Start of EXTRACTED INFORMATION

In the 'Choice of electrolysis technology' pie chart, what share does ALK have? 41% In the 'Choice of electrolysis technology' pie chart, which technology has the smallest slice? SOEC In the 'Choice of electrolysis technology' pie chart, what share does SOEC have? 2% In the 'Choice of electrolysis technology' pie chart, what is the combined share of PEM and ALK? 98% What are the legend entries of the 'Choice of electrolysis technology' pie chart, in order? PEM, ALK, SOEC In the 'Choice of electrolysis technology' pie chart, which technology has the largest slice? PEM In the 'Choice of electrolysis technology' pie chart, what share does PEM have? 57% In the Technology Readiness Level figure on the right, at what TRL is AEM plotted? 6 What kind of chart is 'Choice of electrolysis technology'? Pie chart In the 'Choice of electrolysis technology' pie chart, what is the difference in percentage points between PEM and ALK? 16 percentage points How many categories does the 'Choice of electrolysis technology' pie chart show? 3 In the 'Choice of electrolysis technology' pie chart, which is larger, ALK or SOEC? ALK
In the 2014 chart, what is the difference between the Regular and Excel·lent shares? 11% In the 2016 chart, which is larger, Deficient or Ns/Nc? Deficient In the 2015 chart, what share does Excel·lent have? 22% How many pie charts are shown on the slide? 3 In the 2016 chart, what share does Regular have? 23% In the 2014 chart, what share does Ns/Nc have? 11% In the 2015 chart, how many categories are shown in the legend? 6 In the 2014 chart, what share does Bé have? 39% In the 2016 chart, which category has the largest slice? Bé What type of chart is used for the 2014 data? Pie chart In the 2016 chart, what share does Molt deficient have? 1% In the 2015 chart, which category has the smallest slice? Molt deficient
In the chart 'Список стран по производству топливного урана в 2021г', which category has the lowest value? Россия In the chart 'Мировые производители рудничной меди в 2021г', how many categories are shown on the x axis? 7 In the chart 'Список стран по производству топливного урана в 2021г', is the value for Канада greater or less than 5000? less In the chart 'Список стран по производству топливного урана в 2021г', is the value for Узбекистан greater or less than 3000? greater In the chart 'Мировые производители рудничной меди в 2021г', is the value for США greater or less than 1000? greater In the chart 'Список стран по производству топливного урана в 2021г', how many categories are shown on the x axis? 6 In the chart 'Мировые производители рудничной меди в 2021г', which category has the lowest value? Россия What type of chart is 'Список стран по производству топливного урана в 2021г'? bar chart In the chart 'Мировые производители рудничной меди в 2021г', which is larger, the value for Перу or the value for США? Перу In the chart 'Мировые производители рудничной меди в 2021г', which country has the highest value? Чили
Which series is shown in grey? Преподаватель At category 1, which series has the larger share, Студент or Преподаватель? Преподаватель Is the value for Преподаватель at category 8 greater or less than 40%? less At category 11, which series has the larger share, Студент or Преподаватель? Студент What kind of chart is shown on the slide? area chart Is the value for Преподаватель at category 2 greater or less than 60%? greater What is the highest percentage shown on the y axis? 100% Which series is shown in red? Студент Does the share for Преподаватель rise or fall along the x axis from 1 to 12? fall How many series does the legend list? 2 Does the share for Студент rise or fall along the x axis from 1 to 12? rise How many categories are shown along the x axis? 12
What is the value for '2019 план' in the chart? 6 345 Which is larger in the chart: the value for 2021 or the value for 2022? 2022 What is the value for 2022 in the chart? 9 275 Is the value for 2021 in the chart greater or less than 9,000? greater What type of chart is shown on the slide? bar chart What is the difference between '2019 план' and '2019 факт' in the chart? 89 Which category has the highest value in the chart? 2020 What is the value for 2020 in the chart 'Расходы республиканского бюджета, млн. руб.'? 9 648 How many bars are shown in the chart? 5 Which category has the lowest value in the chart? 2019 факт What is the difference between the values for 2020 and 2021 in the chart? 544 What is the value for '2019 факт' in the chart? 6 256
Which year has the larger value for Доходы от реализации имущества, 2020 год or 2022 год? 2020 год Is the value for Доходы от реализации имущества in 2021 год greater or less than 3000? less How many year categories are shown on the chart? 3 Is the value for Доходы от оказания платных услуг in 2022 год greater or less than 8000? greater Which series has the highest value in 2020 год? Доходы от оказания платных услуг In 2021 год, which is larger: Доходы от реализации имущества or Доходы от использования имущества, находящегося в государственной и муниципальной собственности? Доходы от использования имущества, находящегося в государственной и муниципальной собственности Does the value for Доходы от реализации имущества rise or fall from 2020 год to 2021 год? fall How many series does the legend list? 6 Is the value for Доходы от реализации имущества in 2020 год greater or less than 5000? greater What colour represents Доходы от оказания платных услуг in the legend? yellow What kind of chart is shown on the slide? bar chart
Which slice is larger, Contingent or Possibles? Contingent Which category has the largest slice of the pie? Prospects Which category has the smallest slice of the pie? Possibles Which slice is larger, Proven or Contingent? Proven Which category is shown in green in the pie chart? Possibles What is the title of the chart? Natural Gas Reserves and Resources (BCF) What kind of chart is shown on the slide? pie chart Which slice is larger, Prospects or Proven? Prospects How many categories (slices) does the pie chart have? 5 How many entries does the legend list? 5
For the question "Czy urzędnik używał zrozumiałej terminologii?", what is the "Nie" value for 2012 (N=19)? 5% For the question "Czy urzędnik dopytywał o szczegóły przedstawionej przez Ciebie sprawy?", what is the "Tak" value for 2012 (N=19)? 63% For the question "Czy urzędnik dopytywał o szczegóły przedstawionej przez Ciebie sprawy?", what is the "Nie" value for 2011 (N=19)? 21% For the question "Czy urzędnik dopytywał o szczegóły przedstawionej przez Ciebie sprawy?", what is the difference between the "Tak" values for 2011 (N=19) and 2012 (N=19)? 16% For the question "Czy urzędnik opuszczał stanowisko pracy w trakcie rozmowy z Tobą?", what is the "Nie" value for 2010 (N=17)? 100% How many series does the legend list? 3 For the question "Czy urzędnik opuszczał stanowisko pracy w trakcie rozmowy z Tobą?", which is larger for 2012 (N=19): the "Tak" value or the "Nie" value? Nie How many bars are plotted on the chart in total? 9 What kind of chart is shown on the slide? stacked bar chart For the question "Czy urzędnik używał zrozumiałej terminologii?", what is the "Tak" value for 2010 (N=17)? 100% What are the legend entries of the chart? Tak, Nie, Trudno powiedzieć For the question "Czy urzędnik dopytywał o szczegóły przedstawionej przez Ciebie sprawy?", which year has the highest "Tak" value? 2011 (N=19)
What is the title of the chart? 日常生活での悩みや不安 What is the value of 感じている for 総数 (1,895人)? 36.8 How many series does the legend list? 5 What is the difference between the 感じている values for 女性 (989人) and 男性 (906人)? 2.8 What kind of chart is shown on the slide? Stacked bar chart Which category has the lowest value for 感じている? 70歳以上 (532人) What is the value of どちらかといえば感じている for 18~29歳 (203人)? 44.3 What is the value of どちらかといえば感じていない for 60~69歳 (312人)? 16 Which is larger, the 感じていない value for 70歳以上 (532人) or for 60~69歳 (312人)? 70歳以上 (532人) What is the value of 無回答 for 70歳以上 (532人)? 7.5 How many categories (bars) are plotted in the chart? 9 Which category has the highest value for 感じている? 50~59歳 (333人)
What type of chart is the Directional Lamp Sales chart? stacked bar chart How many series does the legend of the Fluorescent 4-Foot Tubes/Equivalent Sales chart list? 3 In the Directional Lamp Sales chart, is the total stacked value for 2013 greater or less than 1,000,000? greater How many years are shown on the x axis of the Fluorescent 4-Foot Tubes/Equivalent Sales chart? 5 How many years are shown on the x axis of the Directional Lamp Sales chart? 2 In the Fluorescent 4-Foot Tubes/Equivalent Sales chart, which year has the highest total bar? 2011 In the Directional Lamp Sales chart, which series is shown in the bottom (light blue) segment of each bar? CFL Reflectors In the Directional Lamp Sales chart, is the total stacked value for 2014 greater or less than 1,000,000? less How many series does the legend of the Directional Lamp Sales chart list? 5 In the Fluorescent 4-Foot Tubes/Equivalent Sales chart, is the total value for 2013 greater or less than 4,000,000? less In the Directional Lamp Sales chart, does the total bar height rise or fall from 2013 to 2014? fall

End of EXTRACTED INFORMATION

THE PROBLEM >> Revise the entries from the start through the line containing "In the 2014 chart, what is", replacing "Choice of electrolysis technology" with "Electrolyzer technology choice" and leaving everything else unchanged. Give only those lines.

REPLY >>
In the 'Electrolyzer technology choice' pie chart, what share does ALK have? 41% In the 'Electrolyzer technology choice' pie chart, which technology has the smallest slice? SOEC In the 'Electrolyzer technology choice' pie chart, what share does SOEC have? 2% In the 'Electrolyzer technology choice' pie chart, what is the combined share of PEM and ALK? 98% What are the legend entries of the 'Electrolyzer technology choice' pie chart, in order? PEM, ALK, SOEC In the 'Electrolyzer technology choice' pie chart, which technology has the largest slice? PEM In the 'Electrolyzer technology choice' pie chart, what share does PEM have? 57% In the Technology Readiness Level figure on the right, at what TRL is AEM plotted? 6 What kind of chart is 'Electrolyzer technology choice'? Pie chart In the 'Electrolyzer technology choice' pie chart, what is the difference in percentage points between PEM and ALK? 16 percentage points How many categories does the 'Electrolyzer technology choice' pie chart show? 3 In the 'Electrolyzer technology choice' pie chart, which is larger, ALK or SOEC? ALK
In the 2014 chart, what is the difference between the Regular and Excel·lent shares? 11% In the 2016 chart, which is larger, Deficient or Ns/Nc? Deficient In the 2015 chart, what share does Excel·lent have? 22% How many pie charts are shown on the slide? 3 In the 2016 chart, what share does Regular have? 23% In the 2014 chart, what share does Ns/Nc have? 11% In the 2015 chart, how many categories are shown in the legend? 6 In the 2014 chart, what share does Bé have? 39% In the 2016 chart, which category has the largest slice? Bé What type of chart is used for the 2014 data? Pie chart In the 2016 chart, what share does Molt deficient have? 1% In the 2015 chart, which category has the smallest slice? Molt deficient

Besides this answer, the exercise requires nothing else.